A few days and many conversations later, we reach the end of the hiking route. My companions will continue hiking another day as I begin my return back to Viña del Mar. We sit sipping a few beers in celebration and nursing our swollen heels. By this point, my neurotic, over-thinking nature has been revealed. Mathias, the male co-worker, asks me more about my plans for after graduation. Immediately, my tendency to freak out is activated, and I start spilling over. I spill self-doubt because right now, my self-doubt is the only thing I am sure of and I feel the need to spit out vulnerabilities.

I have a strong tendency for freaking out- for alienating myself amongst my thoughts so completely that I disjoint myself from reality. I don’t see my tendency to freak out stopping any time soon. (In fact, a few days later at the meet and greet for my conference, I will be overwhelmed by the prospect of having to meet all new people. I will grab a glass of wine and lock myself into a bathroom stall to chug the wine as my ‘social lubricant’. Then, in the sweaty fervor of going to the bathroom and eating an olive empanada, I will almost wipe my vagina with said cheesy empanada napkin. It will be a really close call.)

I finally come to the end of spilling with Mathias. He pauses, a look of sureness personifying his eyes. He looks at me to say:

“Let yourself be insecure, Aly”.

~

So, I am learning to open myself. I am learning to be uncomfortable. Unexpectedly, I am learning to be insecure- less rigid and more stable in the unknown. I hope to exist imperfectly.  

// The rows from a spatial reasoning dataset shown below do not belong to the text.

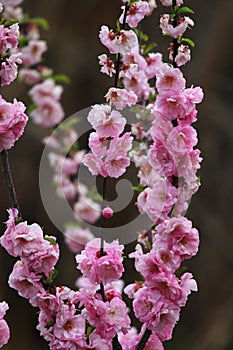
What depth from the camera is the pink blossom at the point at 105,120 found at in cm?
69

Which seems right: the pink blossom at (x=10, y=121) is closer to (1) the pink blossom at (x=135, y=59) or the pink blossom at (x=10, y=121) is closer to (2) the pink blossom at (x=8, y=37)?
(2) the pink blossom at (x=8, y=37)

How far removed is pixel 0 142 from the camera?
2.32 ft

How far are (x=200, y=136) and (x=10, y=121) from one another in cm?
221

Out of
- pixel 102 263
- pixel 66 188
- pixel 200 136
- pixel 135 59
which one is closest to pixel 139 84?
pixel 135 59

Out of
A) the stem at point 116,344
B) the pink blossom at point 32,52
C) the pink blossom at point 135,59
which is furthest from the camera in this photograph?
the pink blossom at point 32,52

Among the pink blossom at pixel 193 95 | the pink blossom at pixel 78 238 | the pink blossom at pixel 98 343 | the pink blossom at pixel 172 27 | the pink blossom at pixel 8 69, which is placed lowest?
the pink blossom at pixel 78 238

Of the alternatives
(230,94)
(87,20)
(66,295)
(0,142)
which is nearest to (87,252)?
(66,295)

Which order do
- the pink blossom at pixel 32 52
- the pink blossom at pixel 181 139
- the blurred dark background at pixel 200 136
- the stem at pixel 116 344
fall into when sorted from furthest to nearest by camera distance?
the blurred dark background at pixel 200 136 < the pink blossom at pixel 32 52 < the stem at pixel 116 344 < the pink blossom at pixel 181 139

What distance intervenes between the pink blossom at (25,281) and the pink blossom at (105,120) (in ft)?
0.62

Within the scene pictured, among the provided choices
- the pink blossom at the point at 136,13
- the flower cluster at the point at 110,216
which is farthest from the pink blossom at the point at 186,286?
the pink blossom at the point at 136,13

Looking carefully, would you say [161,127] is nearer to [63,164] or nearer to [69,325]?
[69,325]

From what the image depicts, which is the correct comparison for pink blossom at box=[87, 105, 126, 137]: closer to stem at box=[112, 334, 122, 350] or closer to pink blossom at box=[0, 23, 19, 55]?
pink blossom at box=[0, 23, 19, 55]

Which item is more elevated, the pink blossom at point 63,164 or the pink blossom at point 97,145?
the pink blossom at point 97,145

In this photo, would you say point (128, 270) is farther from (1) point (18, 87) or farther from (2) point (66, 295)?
(2) point (66, 295)
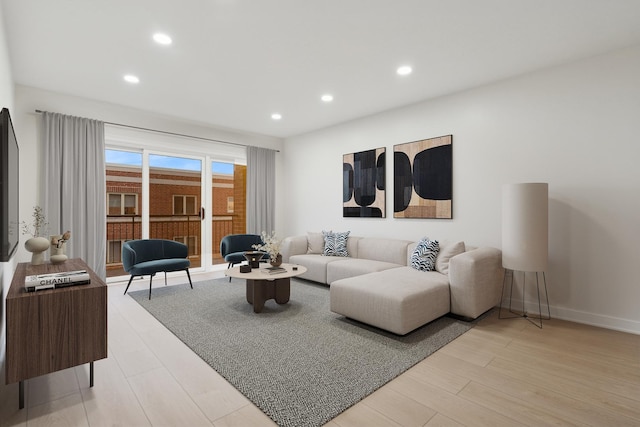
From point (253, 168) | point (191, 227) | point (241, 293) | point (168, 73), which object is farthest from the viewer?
point (253, 168)

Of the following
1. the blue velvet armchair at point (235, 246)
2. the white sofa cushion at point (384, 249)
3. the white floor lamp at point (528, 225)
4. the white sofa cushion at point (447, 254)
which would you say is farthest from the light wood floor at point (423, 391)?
the blue velvet armchair at point (235, 246)

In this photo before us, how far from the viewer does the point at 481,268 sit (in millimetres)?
3133

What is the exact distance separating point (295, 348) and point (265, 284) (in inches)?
45.9

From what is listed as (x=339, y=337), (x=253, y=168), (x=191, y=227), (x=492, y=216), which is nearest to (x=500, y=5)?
(x=492, y=216)

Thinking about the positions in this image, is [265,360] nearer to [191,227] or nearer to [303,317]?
[303,317]

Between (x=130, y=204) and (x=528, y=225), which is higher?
(x=130, y=204)

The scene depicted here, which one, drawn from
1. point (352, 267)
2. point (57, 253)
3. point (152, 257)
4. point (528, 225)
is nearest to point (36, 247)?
point (57, 253)

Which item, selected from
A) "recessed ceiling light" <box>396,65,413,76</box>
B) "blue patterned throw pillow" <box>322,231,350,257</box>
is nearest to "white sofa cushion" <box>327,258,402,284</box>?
"blue patterned throw pillow" <box>322,231,350,257</box>

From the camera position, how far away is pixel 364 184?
5098 mm

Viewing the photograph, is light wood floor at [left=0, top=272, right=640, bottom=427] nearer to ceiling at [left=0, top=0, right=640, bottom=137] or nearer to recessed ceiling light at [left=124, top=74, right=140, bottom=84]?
ceiling at [left=0, top=0, right=640, bottom=137]

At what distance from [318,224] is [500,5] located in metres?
4.24

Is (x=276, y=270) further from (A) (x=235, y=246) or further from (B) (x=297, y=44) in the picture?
(B) (x=297, y=44)

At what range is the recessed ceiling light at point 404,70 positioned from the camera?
3.33m

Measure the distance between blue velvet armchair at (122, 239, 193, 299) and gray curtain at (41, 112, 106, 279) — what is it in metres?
0.54
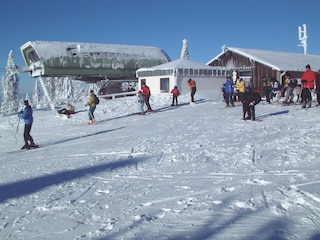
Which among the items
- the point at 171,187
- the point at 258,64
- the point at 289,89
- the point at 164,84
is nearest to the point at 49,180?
the point at 171,187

There is this socialized myth about what it means to ‘grow up’. It is closely tied with professionalism, so that somehow growing up means you are less free to be emotionally honest with both yourself and others. You grow up and you warp yourself into the image of ‘security’. But, I wish growing up was more about fullness- the fullness of laughing hysterically in public spaces or of crying in surprising times or of letting yourself be insecure in the face of vulnerability. Maybe I can still center silliness. Maybe I can be angry, unfiltered. Maybe I can still feel others deeply. Maybe, just maybe, I can break the isolation of stoicness.

Away from isolation, I am a feeling being. And so, if I love you (which I probably do), I have intertwined you into my being. I walk with you, I experience deep joy with you, I shake with you, I allow myself to be insecure with you. To be with you is to feel like the turning on of a warm heat lamp. As I intertwine you into my life and being, we may even develop an usness- those idiosyncratic intangibles that make us us. Our usness might be awkward laughing and ridiculous gossip and foggy glasses and sometimes broken smiles and tell me about your dreams and too much left unsaid.


In the end, I hope we exist imperfectly.